La prolongation des centrales nucléaires

Que se passe-t-il avec le risque climatique ?

Un article de Novethic

La prolongation des centrales nucléaires au-delà de 60 ans, espérée par EDF et par le gouvernement, passera-t-elle le test climatique ? L’Autorité de sûreté nucléaire exige que les impacts à long terme du changement climatique soient désormais inclus dans les documents que doit lui fournir l’énergéticien en vue de prolonger ses réacteurs. Partage de la ressource en eau, prévisions à la baisse de la production d’électricité, impacts sur les milieux naturels, tout autant d’enjeux qui devront être intégrés.

En plein débat sur notre avenir énergétique, qui devrait reposer sur la relance du nucléaire et l’accélération des énergies renouvelables, l’Autorité de sûreté nucléaire (ASN) vient jouer les trouble-fêtes. Dans ses vœux à la presse, lundi 23 janvier, son président Bernard Doroszczuk a appelé à revoir de façon systémique la question de la sûreté, et a fixé des échéances précises à EDF, propriétaire du parc nucléaire français. Il a notamment insisté, de façon inédite, sur une meilleure prise en compte des impacts du changement climatique à long terme sur les centrales. Contacté par Novethic, EDF n’a pour l’instant pas répondu à nos questions.

Au cœur du débat, la prolongation des installations au-delà de 60 ans, voire même 80 ans, alors qu’elles sont aujourd’hui autorisées à fonctionner jusqu’à 50 ans. L’ASN demande à l’électricien de prendre en compte ces impacts dans ces démarches, les conséquences du changement climatique n’étant jusqu’ici intégrées que dans le cadre des visites décennales. « Ce périmètre est trop réduit pour apprécier les enjeux de long terme du changement climatique », a souligné Bernard Doroszczuk.
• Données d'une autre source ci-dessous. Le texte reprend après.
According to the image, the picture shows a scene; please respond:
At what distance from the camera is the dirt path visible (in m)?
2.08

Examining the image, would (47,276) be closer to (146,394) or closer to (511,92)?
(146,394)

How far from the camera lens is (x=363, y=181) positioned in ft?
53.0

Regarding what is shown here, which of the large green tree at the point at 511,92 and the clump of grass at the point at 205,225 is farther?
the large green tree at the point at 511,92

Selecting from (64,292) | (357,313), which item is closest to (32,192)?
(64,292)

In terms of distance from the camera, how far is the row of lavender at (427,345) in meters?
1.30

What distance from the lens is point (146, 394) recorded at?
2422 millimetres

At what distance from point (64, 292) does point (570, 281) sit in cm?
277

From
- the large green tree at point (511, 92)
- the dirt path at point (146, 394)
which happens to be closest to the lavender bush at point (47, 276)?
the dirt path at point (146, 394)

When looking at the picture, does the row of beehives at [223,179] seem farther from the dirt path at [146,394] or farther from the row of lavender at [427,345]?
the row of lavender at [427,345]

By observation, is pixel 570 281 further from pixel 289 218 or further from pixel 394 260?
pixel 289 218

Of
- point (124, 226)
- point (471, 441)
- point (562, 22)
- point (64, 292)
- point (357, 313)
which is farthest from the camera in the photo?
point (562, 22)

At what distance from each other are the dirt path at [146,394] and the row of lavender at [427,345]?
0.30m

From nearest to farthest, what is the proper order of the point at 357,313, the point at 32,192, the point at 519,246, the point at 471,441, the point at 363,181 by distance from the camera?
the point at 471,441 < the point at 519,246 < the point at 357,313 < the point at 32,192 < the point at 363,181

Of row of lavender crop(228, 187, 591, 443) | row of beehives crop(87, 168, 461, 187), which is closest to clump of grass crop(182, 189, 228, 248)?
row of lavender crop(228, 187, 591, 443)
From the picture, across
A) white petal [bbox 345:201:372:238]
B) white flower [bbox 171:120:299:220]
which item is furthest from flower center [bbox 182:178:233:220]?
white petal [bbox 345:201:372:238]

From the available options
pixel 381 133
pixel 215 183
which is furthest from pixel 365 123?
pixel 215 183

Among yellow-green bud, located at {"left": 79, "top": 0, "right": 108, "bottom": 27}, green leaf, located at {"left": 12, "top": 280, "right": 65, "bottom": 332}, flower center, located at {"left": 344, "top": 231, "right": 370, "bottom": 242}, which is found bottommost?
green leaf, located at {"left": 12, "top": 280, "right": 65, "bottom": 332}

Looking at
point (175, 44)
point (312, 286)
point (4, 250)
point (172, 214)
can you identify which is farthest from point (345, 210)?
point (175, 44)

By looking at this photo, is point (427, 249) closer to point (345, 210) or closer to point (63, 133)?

Partage de la ressource, production électrique, impacts sur la faune et la flore

« C’est un sujet sensible car il explore de nombreuses problématiques tels que le partage de la ressource en eau, les impacts sur les milieux naturels, ou encore la production d’électricité, a-t-il souligné. EDF devra donc mener les deux exercices en parallèle et le faire pour le parc en service mais aussi pour les installations neuves, en prenant en compte les effets cumulatifs potentiels à l’échelle globale des territoires ». Par exemple, la construction d’une nouvelle paire de réacteurs sur les bords du Rhône, au côté d’installations existantes, va accentuer la pression sur la ressource en eau et les impacts sur la faune et la flore, ce qu’EDF devra anticiper.

À l’été 2022, les épisodes de canicules et de sécheresses intenses avaient conduit l’ASN à accorder des dérogations à cinq centrales, en relevant les seuils de température de l’eau rejetée dans les rivières. Une première depuis 2003. La production électrique avait également été ralentie de façon temporaire. « Ces épisodes extrêmes sont encore perçus comme étant exceptionnels. Pourtant, le Giec nous dit qu’ils peuvent être deux à trois fois plus fréquents », alerte le patron de l’ASN. EDF a jusqu’à fin 2024 pour élaborer un dossier solide sur la prolongation des centrales, en y intégrant donc le risque climatique, pour une prise de position de l’ASN fin 2026.

Suppression du plafond de 50% de nucléaire dans le mix électrique

Le sujet est au cœur de l’actualité alors que les sénateurs viennent d’adopter en première lecture la loi favorisant la construction de nouveaux réacteurs nucléaires. L’ambition du gouvernement est de déployer au moins six nouveaux réacteurs d’ici 2035, sur des sites existants, et en attendant, de prolonger au maximum la durée de vie des réacteurs actuels. Cette relance du nucléaire fait l’objet d’un débat public et devra être discutée dans la loi de programmation énergie et climat, prévue pour le second semestre 2023 et plutôt à l’automne, vu le retard pris.

Mais sans attendre, les sénateurs ont décidé de supprimer le plafond de 50% de nucléaire dans le mix électrique à l’horizon 2035, issu de la loi de transition énergétique de 2015 et déjà repoussé de dix ans. Un totem auquel tenaient en particulier la gauche et les écolos. La Commission nationale du débat public (CNDP) ne mâche pas ses mots, estimant qu’une telle mesure revient « à considérer comme sans intérêt les interrogations, les remarques et les propositions faites lors du débat public en cours ». Greenpeace France et le Réseau « Sortir du nucléaire » ont quant à eux décidé de claquer la porte, dénonçant « une mascarade démocratique et un sabotage en règle du débat public par le gouvernement ».